Bother, my link died. The above should read: "I was going to quote the passage where Pilate washes his hands in the paragraph above, and in searching for it I ran across this."

Sam Spade said...

When I learned about Mormonism in high school, I chuckled a bit that they should have the chutzpah to add another book to the Bible. That prepared me nicely for a moment of enlightenment.

Earlier on, a Sunday school teacher arrived at the point where she was to instruct us about how the trinity are one and the same entity. She took a deep breath and warned us, "Okay, this is hard to understand..." And it was.

Sid Schwab said...

think Mormonism is an excellent talking point: first and foremost, the idea of a guy being shown by an angel a piece of rock interpretable only with special glasses, all of which then disappeared, is a pretty classic scenario for the vision of a paranoid schizophrenic (or, as in the case of Elron) a very clever huckster.
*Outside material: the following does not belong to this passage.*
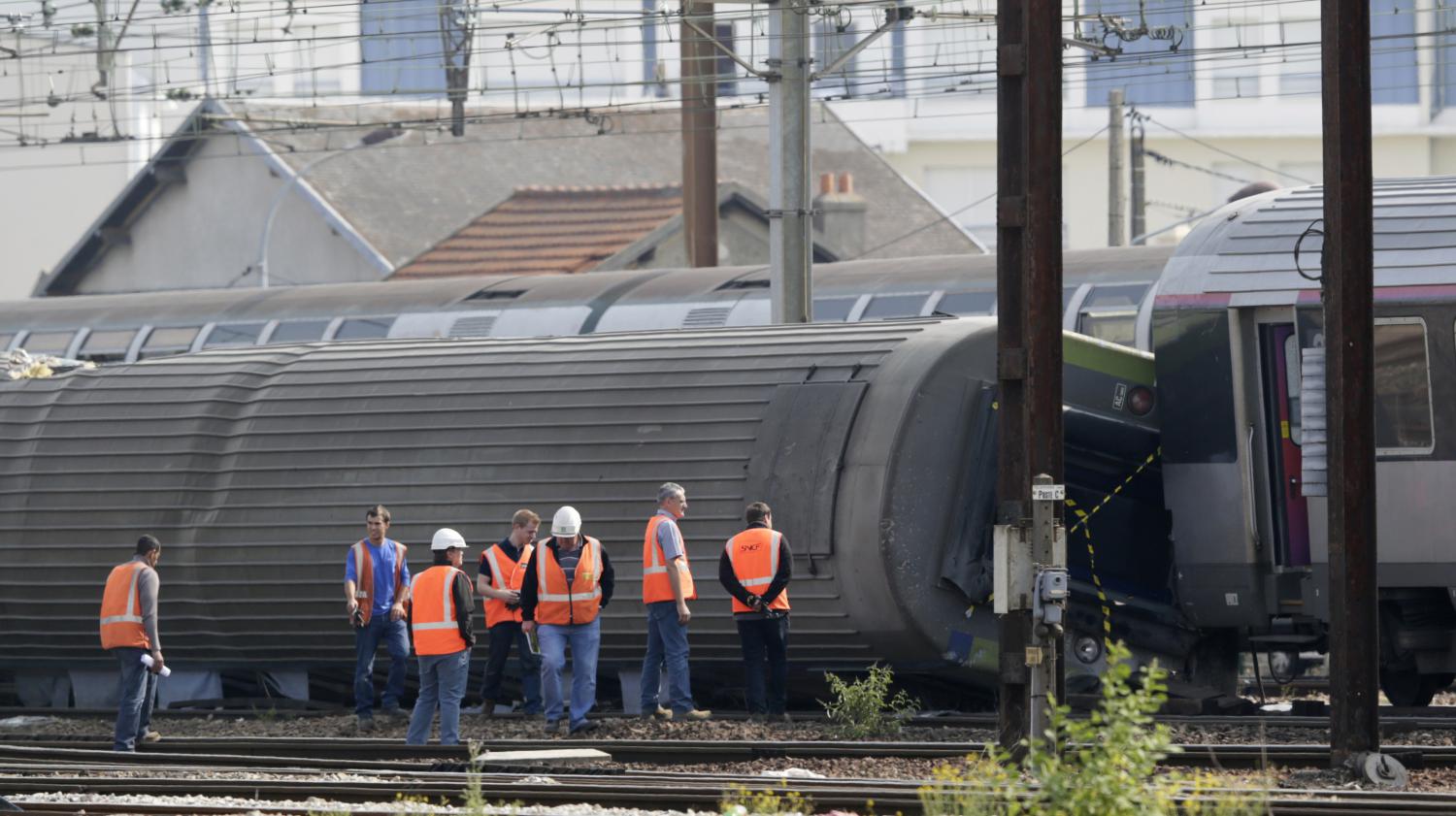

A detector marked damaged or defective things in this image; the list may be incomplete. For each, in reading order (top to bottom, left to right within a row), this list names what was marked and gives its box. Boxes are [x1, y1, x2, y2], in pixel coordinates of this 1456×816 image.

I've wondered -- and asked -- many times in what way, say, Mr Smith, or Jesus, or Mohammed, or Jim Jones or David Koresh differ from the guy on the street corner, around whom people choose to walk a far path, other than the fact that somehow they got more folk to listen.

I had the same thought at JazzFest in New Orleans, where every street corner had a musician or group, many of which sounded just as good as the ones at the Fest, performing in front of tens of thousands of people.

So, as to Mormonism: it's interesting that it has millions and millions of followers around the planet, and tons of money, and yet most other Christians reject them out of hand, considering them a cult at best. Without a second thought, see their beliefs and their book as crazy, or unworthy. They can't see that there's no psychological difference between them, in terms of accepting as gospel words written long ago by people unmet, and rejecting those of others who believe just as firmly and, in terms of followers and cash, just as successfully. More, in fact, than all other denominations except Catholicism, if memory serves.

Sam Spade said...

Oh yes, well into my teens, even though I was an atheist, I still perceived Christianity as somehow reasonable or normal, or at least not risible like the others. Who knows what else I believe for absolutely no reason.

I may well have mentioned this to you before, but there's compelling reason to believe the schizophrenia and OCD are linked to religion. I must have read that essay 15 times, and it still amuses and intrigues me, especially the part about the monk Louder.

Incidentally Joseph Smith seems to have been a huckster in the same mold as Elron rather than an honest schizophrenic. His father was a water diviner. There's an extant newspaper reporting that Joseph Smith was convicted of fraud for acting as a medium. He amended his holy book to allow for polygamy because to convince his original wife to allow him to marry their maid. As with Elron, the more one reads about Smith the more astounded one becomes.